Ways to screen for colorectal cancer
There are several tests to screen for colorectal cancer in people with an average risk. Dr. Harsh works with patients to determine what option is best for them. Tests can be divided into two broad groups:
- Tests that can find both colorectal polyps and cancer: These tests, such as flexible sigmoidoscopies and colonoscopies, look at the structure of the colon itself to find any abnormal areas.
- Tests that can screen for cancer: These involve testing the stool (feces) for signs that blood or cancer may be present. These tests are less invasive and easier to have done, but they are less likely to detect polyps. If any abnormalities are found, a colonoscopy would then be performed.

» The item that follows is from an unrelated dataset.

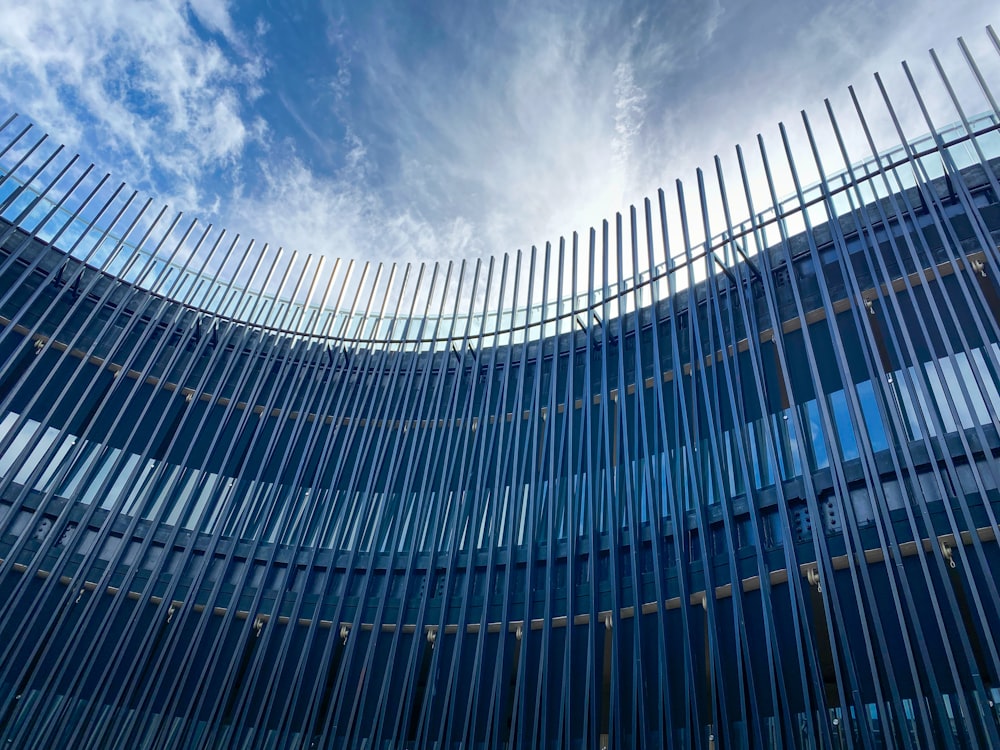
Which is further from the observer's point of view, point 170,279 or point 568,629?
point 170,279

“The colonoscopy remains the gold standard when it comes to early screening of colon cancer,” said Dr. Harsh. “During the procedure, you’re not only able to detect polyps, but also remove them before they become cancerous or when the growths are in an early stage.”
Unfortunately, many people avoid the procedure out of fear of pain or discomfort. For Cory, the colonoscopy Dr. Harsh performed to screen for polyps and colorectal cancer was easy.
“Dr. Harsh and her team told me what to expect in layman’s terms,” he said. “The nurses and team at the Mississippi Valley Endoscopy Center were really nice and clearly professionals at their job. I was home safely and comfortably a couple hours after the procedure.”
Look for the risk factors
While Cory was tested because of his family history, there are additional risk factors people should be aware of:
- A personal history of inflammatory bowel disease, specifically ulcerative colitis and Crohn’s Disease
- Having previously had colorectal polyps or colorectal cancer
- A past history of other types of cancer
- Low-fiber diet
- Physical inactivity
- Heavy alcohol use
- Age over 50
“If you meet any of these risk factors, reach out to your health care provider about your screening options. You don’t need a referral to get started,” said Dr. Harsh. “Don’t be afraid to ask questions and get involved with your treatment.”